Closed tcurley1 closed 2 years ago
What could cause mnesia:table_info/2
to return undefined
? At-least locally on OTP 24 it returns 0
even if mnesia is down or the table does not exist. We're seeing the same problem in a clustered environment with some load. Timeouts?
Same problem encountered, any updates?
I'm seeing the same issue when upgrading RabbitMQ from v3.8.3
to v3.8.27
(v3.8.23
apparently bumped the client from 4.6.0
to 4.8.1
). This is on a healthy 3 node cluster.
Are there any known workarounds except for downgrading?
I'm seeing the same issue when upgrading RabbitMQ from
v3.8.3
tov3.8.27
(v3.8.23
apparently bumped the client from4.6.0
to4.8.1
). This is on a healthy 3 node cluster.Are there any known workarounds except for downgrading?
have you tried restarting the rabbitmq services? looks like it`s a fix, I tested on one box
Thanks, I tried to restart one of three nodes, but that didn't solve it – I see the same error after a clean start. I've also tried disabling and then enabling the rabbitmq_prometheus
plugin but that had no effect either.
I have another RabbitMQ cluster with just a single node also running v3.8.27
and there the Prometheus exporter works fine with no errors in the logs.

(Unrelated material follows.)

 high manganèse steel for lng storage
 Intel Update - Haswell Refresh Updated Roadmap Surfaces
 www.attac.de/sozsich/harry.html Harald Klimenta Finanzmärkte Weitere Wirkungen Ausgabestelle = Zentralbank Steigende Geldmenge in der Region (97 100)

Thanks, I tried to restart one of three nodes, but that didn't solve it – I see the same error after a clean start. I've also tried disabling and then enabling the
rabbitmq_prometheus
plugin but that had no effect either.I have another RabbitMQ cluster with just a single node also running
v3.8.27
and there the Prometheus exporter works fine with no errors in the logs.
My RabbitMQ is v3.9.5, 3 out of 4 servers have this problem, and I tried restart one of the service and the problem gone. I do tried other method than using Prometheus. Like using rabbitmq_cloudwatch_exporter, it requires service restart and can do the job. Used rabbitmq_exporter, too, and it crushed at certain time.

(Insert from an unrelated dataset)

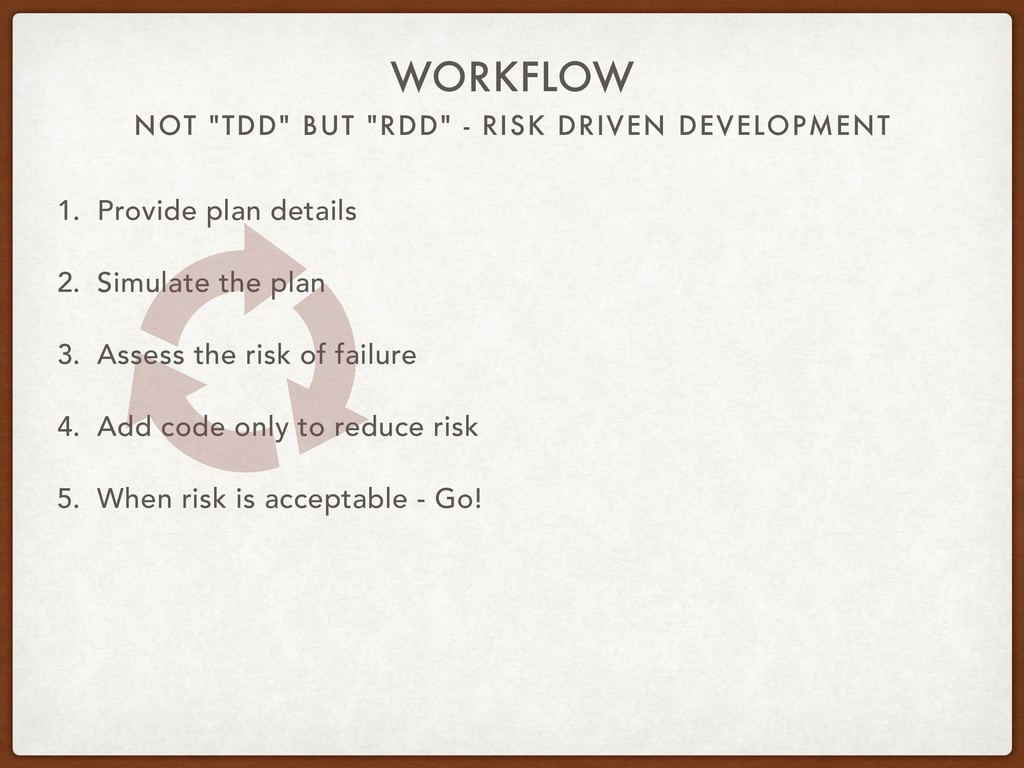 "NOT ""TDD"" BUT ""RDD"" - RISK DRIVEN DEVELOPMENT W..."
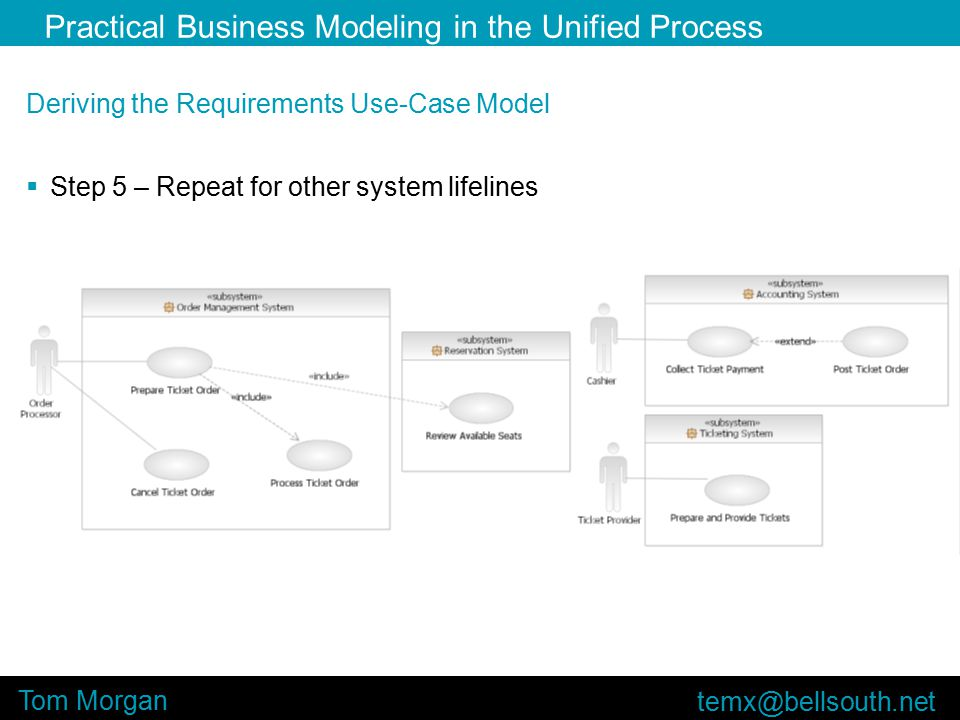 Practical Business Modeling in the Unified Process Tom Morgan Deriving the Requirements Use-Case Model  Step 5 – Repeat for other system lifelines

Thanks, I tried to restart one of three nodes, but that didn't solve it – I see the same error after a clean start. I've also tried disabling and then enabling the
rabbitmq_prometheus
plugin but that had no effect either.I have another RabbitMQ cluster with just a single node also running
v3.8.27
and there the Prometheus exporter works fine with no errors in the logs.
Since the problem is from get_memory_usage()

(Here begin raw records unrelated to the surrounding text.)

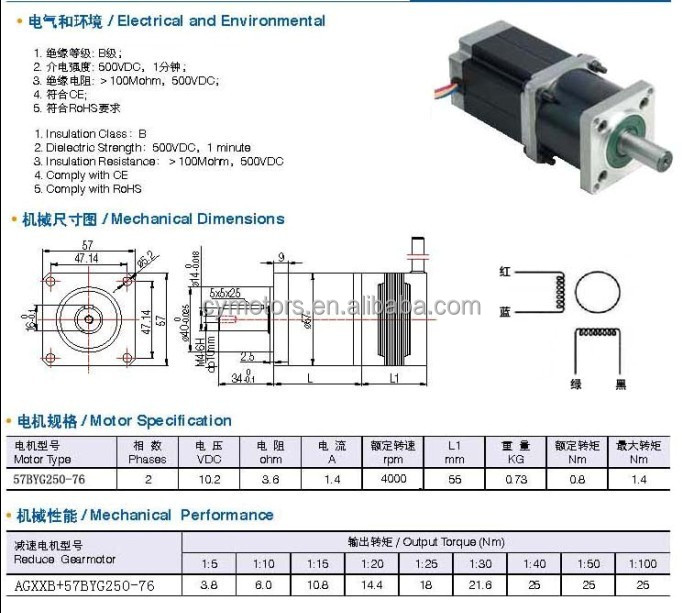 Chinese factory produce gear reducer stepper motor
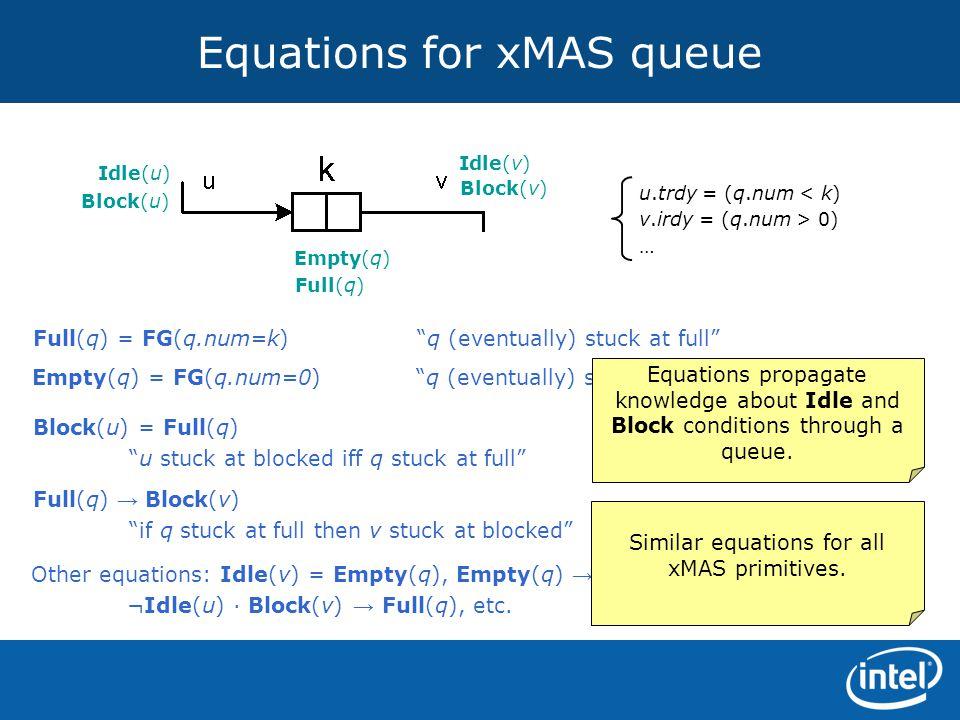 """Equations for xMAS queue Idle(u) Block(u) Idle(v) Block(v) Full(q) Empty(q) Full(q) = FG(q.num=k) """"q (eventually) stuck at full"""" Empty(q) = FG(q.num=0"""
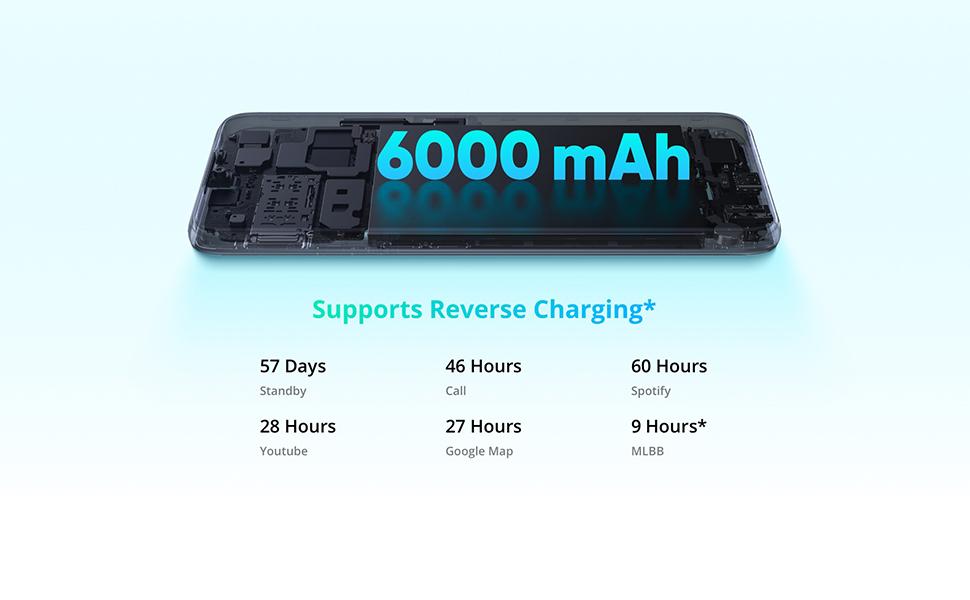 Realme C15 Dual SIM - 64GB, 4GB RAM, 4G LTE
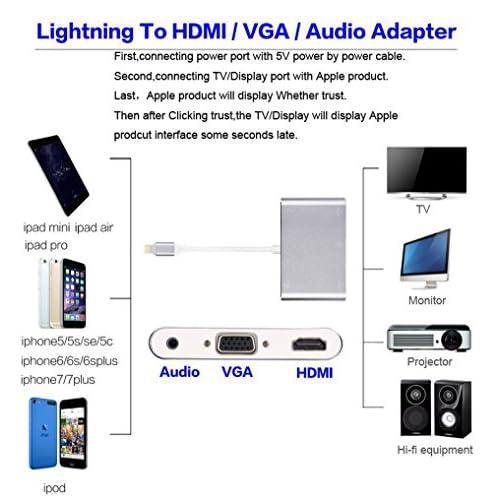 HDMI Adapter For iPhone, Carambola Lightning to HDMI VGA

this function, I tried to disable it but since lack of knowledge of erlang, I haven`t figured out how.
Hello, does anyone have a fix for this ? We did restart the broker one by one on our cluster, and it is still loggin a huge amount of log because of that.... it is really polluting the logs.
Is there a know procedure to execute to fix it ? Thx
Can someone please open a ticket against RabbitMQ instead? https://github.com/rabbitmq/rabbitmq-server
actually there is a thread discussing the issue here : https://groups.google.com/g/rabbitmq-users/c/JXF8ryEqvyk/m/4L4xiklXAwAJ
and they suggest to point back to this github as it is related to prometheus collector....
we are circling around with no solution so far.
Fine, let me see what I can do tomorrow. cc @lhoguin
I have opened https://github.com/erlang/otp/issues/5830 to figure out if that's normal. If it is the fix is very simple.
If you need more info to know how to reproduce, lets us know. Currently, my only way to fix it, is to completly stop my RabbitMQ cluster, and only then start.
I have opened https://github.com/deadtrickster/prometheus.erl/pull/140 with a fix.
released as 4.8.2
thanks for all the action there... My next question is : how can I test that new code/release with RabbitMQ code ? any pointer ? thx
Hello! I have opened https://github.com/rabbitmq/rabbitmq-server/pull/4376 that upgrades Prometheus.erl to 4.8.2.
How to test depends on how you run RabbitMQ. You can always build RabbitMQ from this branch directly in any case.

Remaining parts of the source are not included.